DEV Community

Cover image for Deploying a Production-Grade Microservices Platform on AWS EKS, Every Decision, Every Error, Every Lesson
Ijeawele Divine Nkwocha
Ijeawele Divine Nkwocha

Posted on

Deploying a Production-Grade Microservices Platform on AWS EKS, Every Decision, Every Error, Every Lesson

Most Kubernetes tutorials stop at "your pod is running." That's not production.

Production is secrets management, autoscaling, TLS automation, persistent storage across availability zones, and an ingress layer that handles real traffic patterns. This article walks through a full microservices deployment on AWS EKS, the architecture decisions, the errors that will humble you if you skip the fundamentals, and the things worth doing differently on the next project.

The platform is RideShare Pro. Six independent services, a centralised ingress layer, managed data stores, and a live domain.
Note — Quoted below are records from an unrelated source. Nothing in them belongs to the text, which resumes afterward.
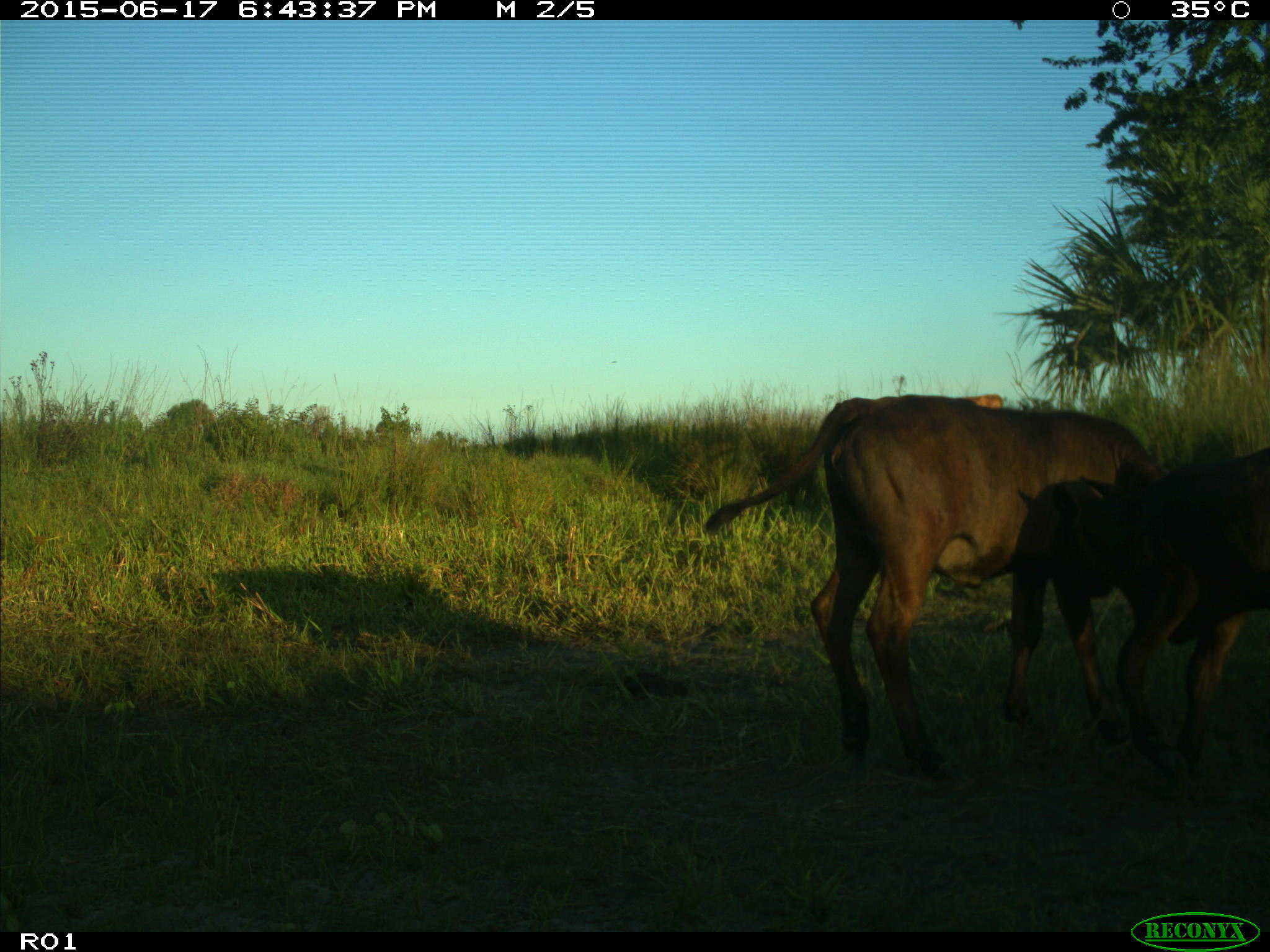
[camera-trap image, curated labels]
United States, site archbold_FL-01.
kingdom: Animalia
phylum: Chordata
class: Mammalia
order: Artiodactyla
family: Bovidae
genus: Bos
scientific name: Bos taurus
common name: domestic cow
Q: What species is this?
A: Bos taurus (domestic cow).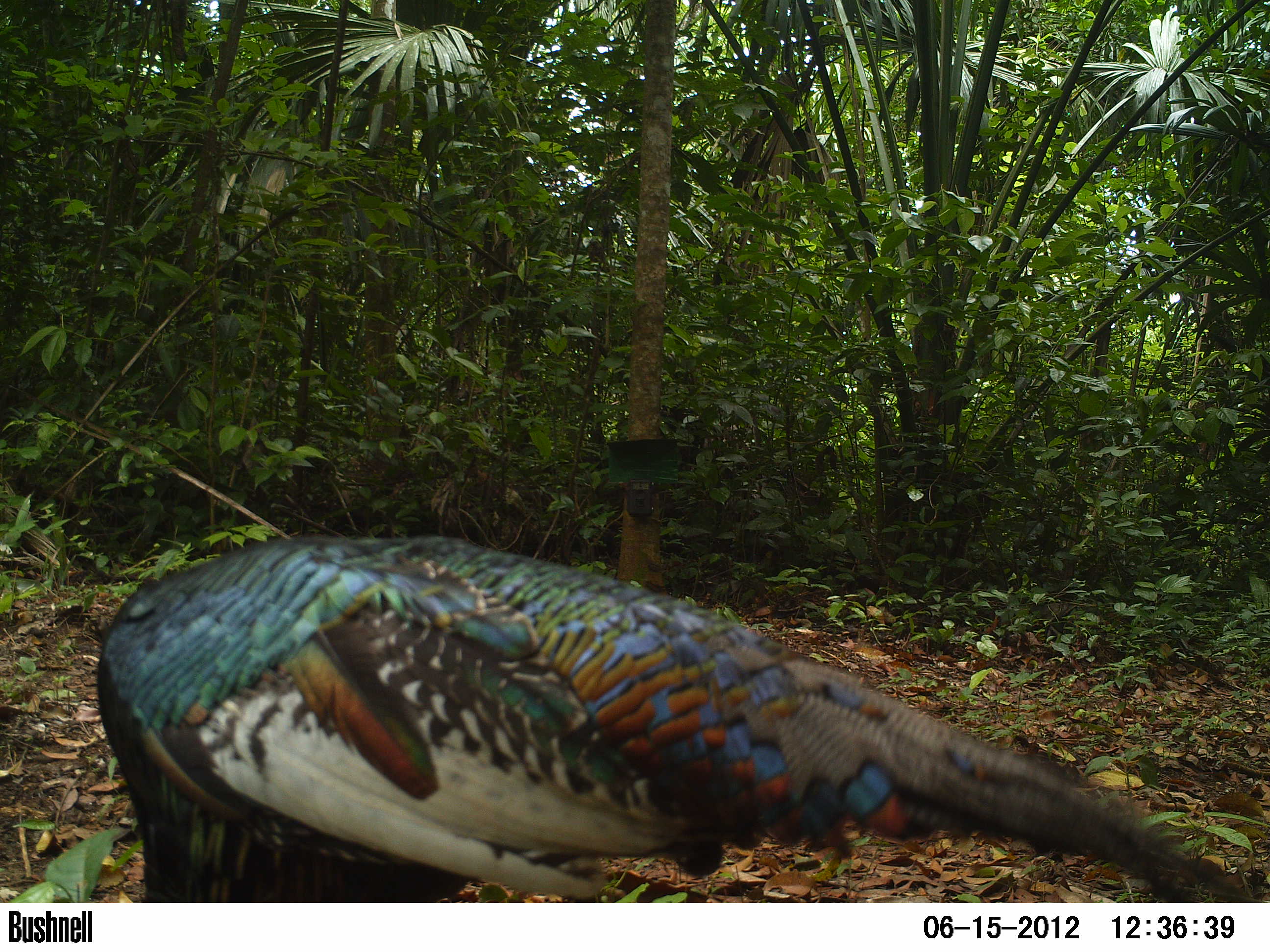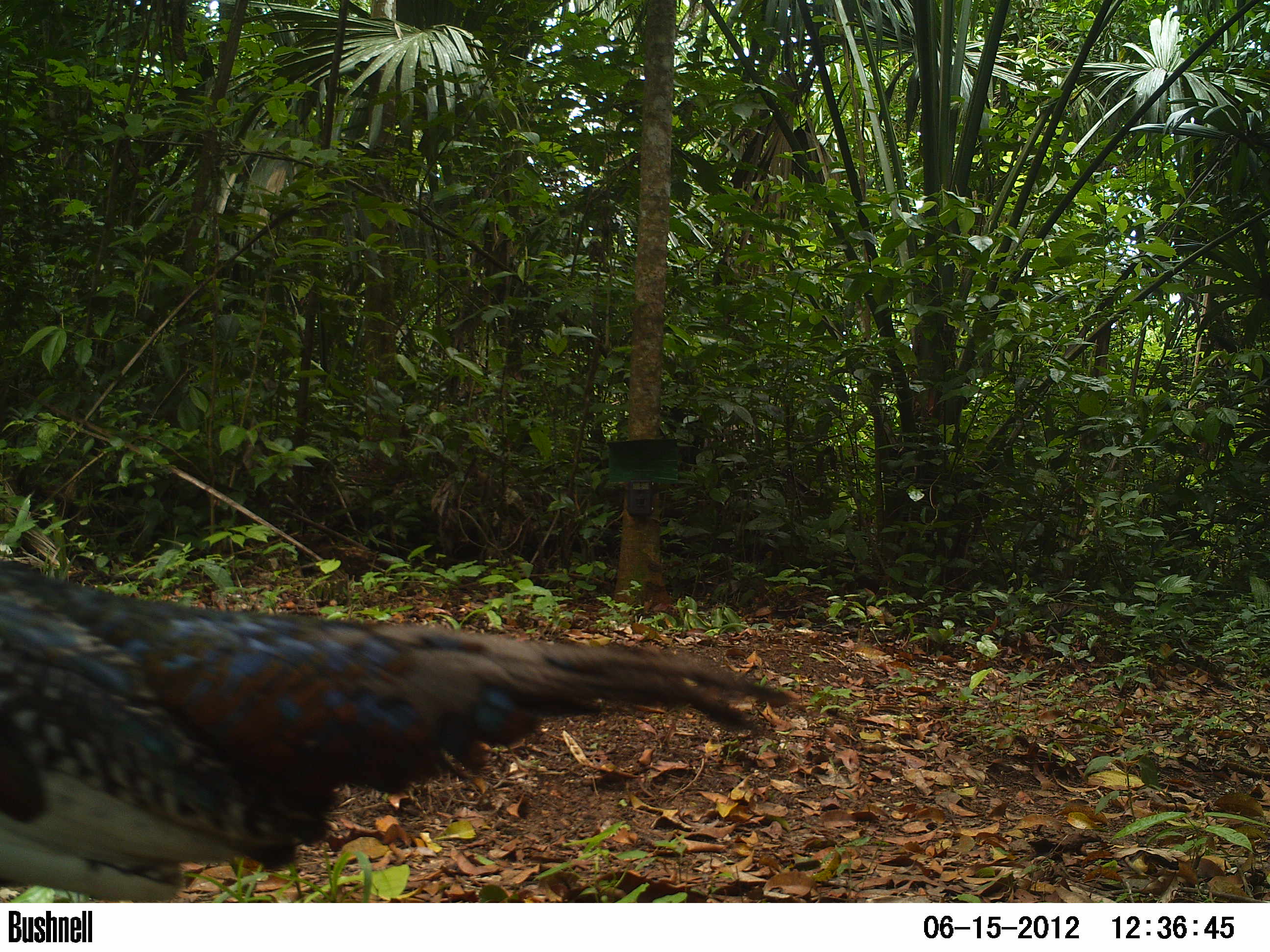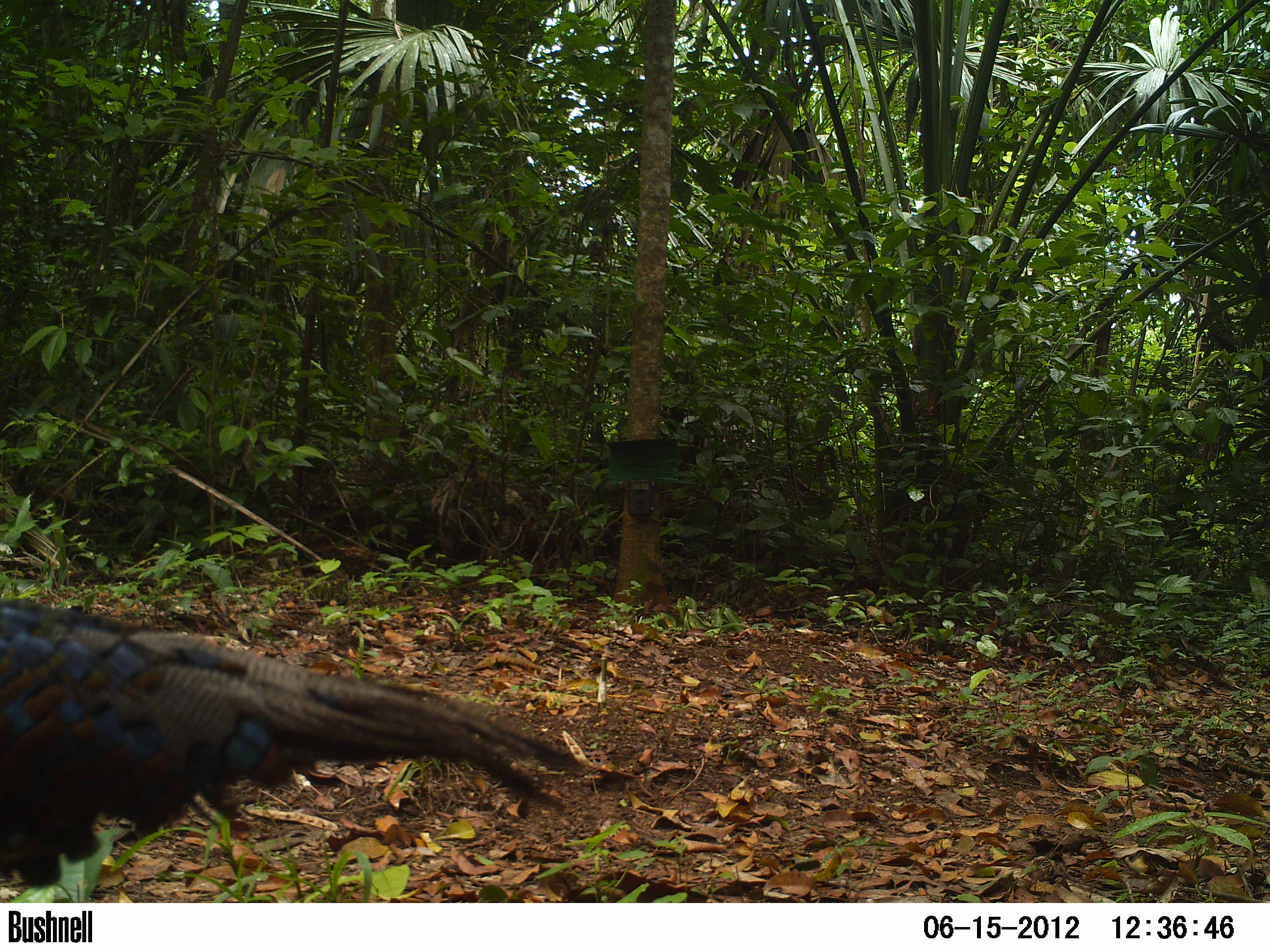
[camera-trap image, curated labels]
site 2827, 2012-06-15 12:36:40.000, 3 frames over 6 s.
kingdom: Animalia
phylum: Chordata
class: Aves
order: Galliformes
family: Phasianidae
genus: Meleagris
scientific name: Meleagris ocellata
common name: ocellated turkey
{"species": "Meleagris ocellata (ocellated turkey)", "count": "1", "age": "adult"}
GitHub repo here.

If you're a DevOps engineer working toward production-grade Kubernetes, this is the kind of breakdown you won't find in a quickstart guide.

Application Deployed with Custom Domain


What's Being Built

RideShare Pro is a microservices-based rideshare application where each business capability lives in its own independent service:

  • Rider Service, rider profiles, ride requests, status tracking
  • Driver Service, driver profiles, vehicle management, availability
  • Trips Service, trip lifecycle from creation to completion, trip history
  • Matching Service, real-time matching of riders with the nearest available driver
  • Email Service, transactional emails triggered by events from other services
  • Frontend, the user-facing web application

Each service communicates over HTTP APIs. All external traffic is routed through a centralised NGINX Ingress Controller acting as the API gateway.

The goal: deploy this on AWS EKS in a way that is scalable, highly available, and extremely production-ready.

Rideshare Pro Architecture Diagram


Step 1, Deploy Locally Before Touching the Cluster

Before writing a single Kubernetes manifest, deploy the entire application locally.

This one decision saves hours.

Local deployment surfaces errors in the codebase itself, bugs that would later appear as CrashLoopBackOff pods with no obvious cause. Catching them at the local stage means you're not debugging application code and infrastructure configuration simultaneously. That combination is one of the most frustrating debugging scenarios in DevOps work.

The cluster will surface problems. It won't always tell you clearly why. Local validation first means the only thing the cluster is testing is the infrastructure.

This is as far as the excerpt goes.